I convert your DDLs into a fiddle. Please edit it: 1) remove all fields which are not nesessary for the task 2) add some sample data (5- 10 records per table enough) 3) add separate insert which emulates your "bunch of checks" (~5 records too) 4) show final table state which you need after processing inserted data. — Akina, Mar 05 '20 at 09:30
@Akina hopefully done, never saw the site before, thank you! — Victor, Mar 05 '20 at 10:55
The calculation and update are simple - fiddle, and there is not a surprise that this queries are expensive on a huge data array. it's not necessary to get average time based on all checks, I can as well use last 50-100 rows. - You mean last 50-100 at all, or 50-100 for each separate (monitor_id, node_id) pair? And check YOUR server version - is it 8.0 (like the fiddle is used now) or it is 5.x? — Akina, Mar 05 '20 at 11:25
I use 8.0.19, just checked it. I need to get average for pair, but I filter everything by node_id in advance. So, in the beginning in my code I have monitors array and a node id (I retrieve data each time for specific node). Then it'd be okay for me to get last 50-100 checks for each monitor, but checks should be filtered by node_id.
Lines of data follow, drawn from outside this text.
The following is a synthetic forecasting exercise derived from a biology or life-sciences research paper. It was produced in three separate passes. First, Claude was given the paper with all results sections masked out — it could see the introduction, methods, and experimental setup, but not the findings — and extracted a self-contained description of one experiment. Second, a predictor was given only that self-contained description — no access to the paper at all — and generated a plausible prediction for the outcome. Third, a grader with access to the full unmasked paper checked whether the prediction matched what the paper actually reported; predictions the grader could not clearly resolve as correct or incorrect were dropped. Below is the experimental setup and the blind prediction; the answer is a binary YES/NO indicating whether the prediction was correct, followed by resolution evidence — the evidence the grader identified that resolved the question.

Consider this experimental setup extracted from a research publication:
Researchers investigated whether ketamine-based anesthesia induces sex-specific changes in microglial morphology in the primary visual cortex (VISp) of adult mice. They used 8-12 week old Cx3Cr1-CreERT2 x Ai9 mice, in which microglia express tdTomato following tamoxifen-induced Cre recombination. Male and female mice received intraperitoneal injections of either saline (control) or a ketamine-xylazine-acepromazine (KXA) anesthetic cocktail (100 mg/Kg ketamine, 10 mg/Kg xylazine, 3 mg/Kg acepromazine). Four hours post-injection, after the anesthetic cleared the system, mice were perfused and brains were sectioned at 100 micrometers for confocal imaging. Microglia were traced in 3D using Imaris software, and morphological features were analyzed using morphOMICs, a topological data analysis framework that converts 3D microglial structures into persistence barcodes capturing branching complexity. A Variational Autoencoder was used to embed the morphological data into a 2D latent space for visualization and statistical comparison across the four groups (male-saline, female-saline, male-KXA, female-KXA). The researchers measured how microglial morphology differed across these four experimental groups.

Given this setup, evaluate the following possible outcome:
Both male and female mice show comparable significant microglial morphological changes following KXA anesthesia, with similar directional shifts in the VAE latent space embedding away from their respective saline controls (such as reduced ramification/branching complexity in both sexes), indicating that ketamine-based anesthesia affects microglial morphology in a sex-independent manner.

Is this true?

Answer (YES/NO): NO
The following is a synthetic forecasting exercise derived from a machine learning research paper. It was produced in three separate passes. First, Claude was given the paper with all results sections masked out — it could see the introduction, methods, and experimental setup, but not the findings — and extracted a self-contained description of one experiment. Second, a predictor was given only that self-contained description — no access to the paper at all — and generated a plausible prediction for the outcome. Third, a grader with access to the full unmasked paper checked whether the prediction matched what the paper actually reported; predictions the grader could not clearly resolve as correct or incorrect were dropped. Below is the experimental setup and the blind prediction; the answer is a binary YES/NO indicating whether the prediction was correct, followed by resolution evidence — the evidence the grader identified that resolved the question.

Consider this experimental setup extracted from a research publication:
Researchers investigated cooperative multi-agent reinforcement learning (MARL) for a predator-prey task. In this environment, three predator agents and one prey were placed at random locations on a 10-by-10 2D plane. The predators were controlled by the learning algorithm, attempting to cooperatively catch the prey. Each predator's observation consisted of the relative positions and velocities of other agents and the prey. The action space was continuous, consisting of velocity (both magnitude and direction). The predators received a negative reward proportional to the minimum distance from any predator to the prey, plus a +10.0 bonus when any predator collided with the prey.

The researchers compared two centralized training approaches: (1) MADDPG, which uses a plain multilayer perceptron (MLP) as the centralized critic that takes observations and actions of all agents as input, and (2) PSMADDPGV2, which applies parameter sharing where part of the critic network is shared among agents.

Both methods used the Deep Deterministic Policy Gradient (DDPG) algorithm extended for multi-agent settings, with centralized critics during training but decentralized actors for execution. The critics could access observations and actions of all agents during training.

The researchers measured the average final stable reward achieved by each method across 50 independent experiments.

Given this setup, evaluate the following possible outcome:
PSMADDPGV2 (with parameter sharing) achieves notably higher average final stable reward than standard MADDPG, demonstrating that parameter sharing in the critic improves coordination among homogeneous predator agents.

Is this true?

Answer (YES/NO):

So, yes, generally speaking I keep stats for each pair, and also for the whole monitor (I update its stats separately, getting average from monitor_node, which is not that expensive since there is not that many rows) — Victor, Mar 05 '20 at 11:37
fiddle - I add records count restriction. Test the query which calculates averages on your real data array - does it takes less time than calculation over whole data? — Akina, Mar 05 '20 at 11:51
Hmm, for some reason it's just being executing endlessly. Honestly I haven't used such operators before so maybe I'm doing something wrong, but I've just connected to the mysql and copy-pasted the query — Victor, Mar 05 '20 at 12:10
This means server decides to use fullscan, not index. Kill it. — Akina, Mar 05 '20 at 12:21
Please test SELECT COUNT(DISTINCT monitor_id, node_id) FROM monitor_checks - what is result and time? — Akina, Mar 05 '20 at 12:24
execution: 5 s 723 ms, 6570 is the result btw, select count(id) return 3 956 786 rows — Victor, Mar 05 '20 at 12:36
5s for list and 10-20s for average calculations? hmmm... I thought that 50-100 values per pair would be less than 1%, but you get > 15%. Then there is simply nothing to optimize. See the answer Gerard H. Pille - he is right, it is cheaper to store an array of the last 100 values and recalculate it for each pair, adding new values and discarding the oldest ones. I have tried one more variant fiddle but it will not help too on such statistic. — Akina, Mar 05 '20 at 12:41
did you try to change columns order in index and create it on (node_id, monitor_id, response_time)? — NikitaSerbskiy, Mar 05 '20 at 12:53

Gerard H. Pille · Accepted Answer · 2020-03-05T15:04:15.707

1

I would add an array to monitor_node, containing the most recent 100 response times. When adding recent response times, drop those exceeding 100. No need for extra data when a new average has to be calculated.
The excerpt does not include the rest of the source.